[Numpy-discussion] Question about improving genfromtxt errors

Wed Sep 30 11:22:39 EDT 2009

On Tue, Sep 29, 2009 at 4:36 PM, Bruce Southey <bsouthey at gmail.com> wrote:
<snip>
>
> Hi,
> The first case just has to handle a missing delimiter - actually I expect
> that most of my cases would relate this. So here is simple Python code to
> generate arbitrary large list with the occasional missing delimiter.
>
> I set it so it reads the desired number of rows and frequency of bad rows
> from the linux command line.
> $time python tbig.py 1000000 100000
>
> If I comment out the extra prints in io.py that I put in, it takes about 22
> seconds to finish if the delimiters are correct. If I have the missing
> delimiter it takes 20.5 seconds to crash.
>
>
> Bruce
>

I think this would actually cover most of the problems I was running
into.  The only other one I can think of is when I used a converter
that I thought would work, but it got unexpected data.  For example,

from StringIO import StringIO
import numpy as np

strip_rand = lambda x : float(('r' in x.lower() and x.split()[-1]) or
(not 'r' in x.lower() and x.strip() or 0.0))

# Example usage
strip_rand('R 40')
strip_rand('  ')
strip_rand('')
strip_rand('40')

strip_per = lambda x : float(('%' in x.lower() and x.split()[0]) or
(not '%' in x.lower() and x.strip() or 0.0))

# Example usage
strip_per('7 %')
strip_per('7')
strip_per(' ')
strip_per('')

# Unexpected usage
strip_per('R 1')

s = StringIO('D01N01,10/1/2003 ,1 %,R 75,400,600\r\nL24U05,12/5/2003\
,2 %,1,300, 150.5\r\nD02N03,10/10/2004 ,R 1,,7,145.55')

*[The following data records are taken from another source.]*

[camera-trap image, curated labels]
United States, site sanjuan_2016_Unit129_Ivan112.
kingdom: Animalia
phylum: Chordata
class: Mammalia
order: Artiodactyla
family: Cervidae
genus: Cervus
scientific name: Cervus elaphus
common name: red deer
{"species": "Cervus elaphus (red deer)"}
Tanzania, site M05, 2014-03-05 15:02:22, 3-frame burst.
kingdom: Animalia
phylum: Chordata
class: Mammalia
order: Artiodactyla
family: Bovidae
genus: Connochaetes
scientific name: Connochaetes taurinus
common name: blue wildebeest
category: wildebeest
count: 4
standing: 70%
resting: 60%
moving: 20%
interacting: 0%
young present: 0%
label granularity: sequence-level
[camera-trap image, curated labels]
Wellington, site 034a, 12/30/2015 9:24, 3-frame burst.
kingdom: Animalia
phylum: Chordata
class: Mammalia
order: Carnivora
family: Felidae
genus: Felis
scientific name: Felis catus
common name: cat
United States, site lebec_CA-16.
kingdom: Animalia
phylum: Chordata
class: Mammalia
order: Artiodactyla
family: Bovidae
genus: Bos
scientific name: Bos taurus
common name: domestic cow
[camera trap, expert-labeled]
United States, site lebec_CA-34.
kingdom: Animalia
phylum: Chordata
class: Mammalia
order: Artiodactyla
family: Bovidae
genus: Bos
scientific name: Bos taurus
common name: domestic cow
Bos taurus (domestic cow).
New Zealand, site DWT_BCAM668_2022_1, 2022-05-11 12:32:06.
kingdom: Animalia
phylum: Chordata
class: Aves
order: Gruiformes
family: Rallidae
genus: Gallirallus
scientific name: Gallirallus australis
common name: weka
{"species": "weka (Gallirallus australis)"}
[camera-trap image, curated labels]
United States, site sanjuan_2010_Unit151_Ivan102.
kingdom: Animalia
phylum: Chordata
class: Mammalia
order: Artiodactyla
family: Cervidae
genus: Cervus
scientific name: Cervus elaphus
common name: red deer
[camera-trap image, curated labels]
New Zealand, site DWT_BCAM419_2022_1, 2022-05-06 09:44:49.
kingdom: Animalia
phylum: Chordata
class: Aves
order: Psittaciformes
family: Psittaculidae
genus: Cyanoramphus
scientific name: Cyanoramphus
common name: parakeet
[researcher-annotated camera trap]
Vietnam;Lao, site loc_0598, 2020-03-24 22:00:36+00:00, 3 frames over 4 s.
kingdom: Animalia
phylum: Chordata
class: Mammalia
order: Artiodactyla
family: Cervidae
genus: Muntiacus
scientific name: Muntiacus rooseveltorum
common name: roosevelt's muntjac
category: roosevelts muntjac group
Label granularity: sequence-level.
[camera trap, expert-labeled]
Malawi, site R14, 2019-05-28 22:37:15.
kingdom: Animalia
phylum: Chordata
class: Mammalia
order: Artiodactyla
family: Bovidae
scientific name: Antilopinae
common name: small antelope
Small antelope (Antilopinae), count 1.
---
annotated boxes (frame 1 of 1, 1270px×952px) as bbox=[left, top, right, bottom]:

data = np.genfromtxt(s, converters = {2 : strip_per, 3 : strip_rand},
delimiter=",", dtype=None)

I don't have a clean install right now, but I think this returned a
converter is locked for upgrading error.  I would just like to know
where the problem occured (line and column, preferably not
zero-indexed), so I can go and have a look at my data.

One more note, being able to autostrip whitespace turned out to be
very helpful.  I didn't realize how much memory strings of spaces
could take up, and as soon as I turned this on, I was able to process
an array with a lot of whitespace without filling up my memory.  So I
think maybe autostrip should be turned on by default?

I will post anything else if it occurs to me.

Skipper